Ok, so that's an issue I don't understand. Looking at what kref_put() does,
I don't see why any external locking would be required to serialize
concurrent callers to put_entry(). As I am sure you are aware,
kref_put() ends up being a call to this, where the count passed in is 1:

68 static inline int kref_sub(struct kref *kref, unsigned int count,
 69              void (*release)(struct kref *kref))
 70 {
 71         WARN_ON(release == NULL);
 72 
 73         if (atomic_sub_and_test((int) count, &kref->refcount)) {
 74                 release(kref);
 75                 return 1;
 76         }
 77         return 0;
 78 }

atomic_sub_and_test() is in of itself thread safe, at least that's the way
I read its header comment block. In this case the refcount field is atomically
decremented by 1 and if the result of that decrementation is 0, it returns TRUE
otherwise FALSE. That means that if there are N concurrent callers to
kref_put() when refcount initially contains N, atomic_sub_and_test() will
return TRUE for 1 and only 1 of those callers. All of the other callers will
see atomic_sub_and_test() return FALSE and simply return 0. That means
the release function can get called only once. And since that will only
happen when refcount has gotten down to 0, there will be no other
existing references to the kref as all the other callers must have already
proceeded far enough so that their calls to atomic_sub_and_test() have
completed. They have nothing left to do but return 0 to their callers and if
those callers are following the rules they will make no further references
to the entry. So I don't see how any sort of race condition is possible among
concurrent callers to put_entry() here.

There also doesn't seem to be any sort of race possible between concurrent
callers to put_entry() and get_entry(). If put_entry() finds that the reference
count has gotten down to zero as part of its call to atomic_sub_and_test(),
then the entry can't be in the list so a concurrent caller to get_entry() will either
see that the list empty and never take a new reference or it will take a
reference to the next entry in the list.

_WORK TO DO:_
[1] Print everything in the kref discussion from "There also doesn't" down to "in the list.".
[2] Translate the sentence "That means the release function can get called only once." from the kref discussion into Spanish.
The data is unrelated to the kref discussion.

_MATERIAL PROVIDED:_

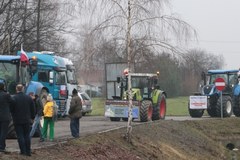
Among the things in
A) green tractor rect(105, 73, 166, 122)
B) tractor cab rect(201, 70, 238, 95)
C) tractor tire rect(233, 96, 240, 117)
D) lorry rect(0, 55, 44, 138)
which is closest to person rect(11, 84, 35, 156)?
lorry rect(0, 55, 44, 138)

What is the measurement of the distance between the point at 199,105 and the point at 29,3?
21225mm

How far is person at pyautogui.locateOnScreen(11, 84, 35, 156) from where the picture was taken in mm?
14219

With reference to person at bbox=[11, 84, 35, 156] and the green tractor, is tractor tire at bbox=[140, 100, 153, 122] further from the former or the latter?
person at bbox=[11, 84, 35, 156]

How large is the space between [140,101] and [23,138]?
14452mm

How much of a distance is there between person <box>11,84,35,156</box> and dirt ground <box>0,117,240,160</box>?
0.34 metres

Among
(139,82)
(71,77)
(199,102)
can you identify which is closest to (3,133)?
(139,82)

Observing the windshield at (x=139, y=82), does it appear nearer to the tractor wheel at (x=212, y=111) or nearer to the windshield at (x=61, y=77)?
the windshield at (x=61, y=77)

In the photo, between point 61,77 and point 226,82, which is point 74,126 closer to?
point 61,77

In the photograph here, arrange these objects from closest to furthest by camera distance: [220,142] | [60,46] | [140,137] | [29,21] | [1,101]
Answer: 1. [1,101]
2. [140,137]
3. [220,142]
4. [29,21]
5. [60,46]

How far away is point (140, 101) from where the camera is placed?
92.7 ft

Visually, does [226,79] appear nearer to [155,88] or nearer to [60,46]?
[155,88]

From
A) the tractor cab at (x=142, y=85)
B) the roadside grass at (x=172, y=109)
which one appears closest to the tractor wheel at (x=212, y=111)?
the tractor cab at (x=142, y=85)

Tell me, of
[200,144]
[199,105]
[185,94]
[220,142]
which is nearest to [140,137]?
[200,144]

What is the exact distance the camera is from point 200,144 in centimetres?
2419
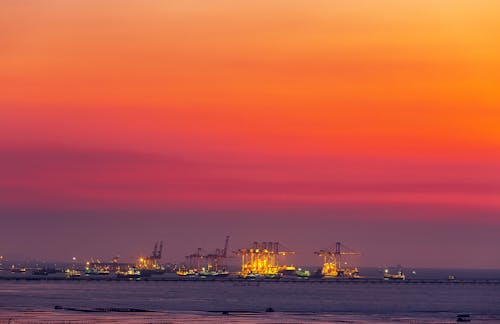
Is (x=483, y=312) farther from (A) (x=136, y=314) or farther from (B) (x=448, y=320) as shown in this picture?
(A) (x=136, y=314)

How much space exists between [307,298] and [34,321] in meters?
96.3

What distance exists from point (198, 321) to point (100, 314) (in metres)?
16.3

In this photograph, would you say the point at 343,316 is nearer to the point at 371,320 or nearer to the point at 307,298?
the point at 371,320

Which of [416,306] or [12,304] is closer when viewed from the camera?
[12,304]

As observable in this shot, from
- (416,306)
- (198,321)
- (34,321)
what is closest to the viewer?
(34,321)

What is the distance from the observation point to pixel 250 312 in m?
137

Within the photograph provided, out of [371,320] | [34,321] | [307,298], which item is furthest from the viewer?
[307,298]

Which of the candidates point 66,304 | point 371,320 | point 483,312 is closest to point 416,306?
point 483,312

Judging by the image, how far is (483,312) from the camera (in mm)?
150375

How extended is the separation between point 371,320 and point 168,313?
26082 millimetres

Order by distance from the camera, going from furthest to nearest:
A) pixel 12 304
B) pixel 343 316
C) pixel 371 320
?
pixel 12 304, pixel 343 316, pixel 371 320

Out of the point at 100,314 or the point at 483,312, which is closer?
the point at 100,314

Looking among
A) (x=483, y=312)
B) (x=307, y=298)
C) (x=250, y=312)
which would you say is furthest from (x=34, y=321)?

_THE SOLUTIONS:_
[1]
There also doesn't seem to be any sort of race possible between concurrent
callers to put_entry() and get_entry(). If put_entry() finds that the reference
count has gotten down to zero as part of its call to atomic_sub_and_test(),
then the entry can't be in the list so a concurrent caller to get_entry() will either
see that the list empty and never take a new reference or it will take a
reference to the next entry in the list.

[2] Eso significa que la función release solo puede ser llamada una vez.